> **WHAT THIS TASK INVOLVES**
Present the data as a Markdown table with the columns Row and Line, starting at the line containing "Looking at both, is" and continuing through the last line of the data, with blank lines left out.

(Spatial relation data)
::::

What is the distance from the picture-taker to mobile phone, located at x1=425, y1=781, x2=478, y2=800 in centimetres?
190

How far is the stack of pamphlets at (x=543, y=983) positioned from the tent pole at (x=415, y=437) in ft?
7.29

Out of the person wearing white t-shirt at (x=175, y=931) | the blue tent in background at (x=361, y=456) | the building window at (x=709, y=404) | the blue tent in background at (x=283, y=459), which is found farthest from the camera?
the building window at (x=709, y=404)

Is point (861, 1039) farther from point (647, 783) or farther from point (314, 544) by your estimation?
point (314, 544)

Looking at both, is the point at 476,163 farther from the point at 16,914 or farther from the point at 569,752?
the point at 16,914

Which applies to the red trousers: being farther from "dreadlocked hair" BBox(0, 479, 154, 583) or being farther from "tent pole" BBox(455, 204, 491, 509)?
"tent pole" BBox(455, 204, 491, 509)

::::

> **RESPONSE**
| Row | Line |
|---|---|
| 1 | Looking at both, is the point at 476,163 farther from the point at 16,914 or farther from the point at 569,752? |
| 2 | the point at 16,914 |
| 3 | Which applies to the red trousers: being farther from "dreadlocked hair" BBox(0, 479, 154, 583) or being farther from "tent pole" BBox(455, 204, 491, 509)? |
| 4 | "tent pole" BBox(455, 204, 491, 509) |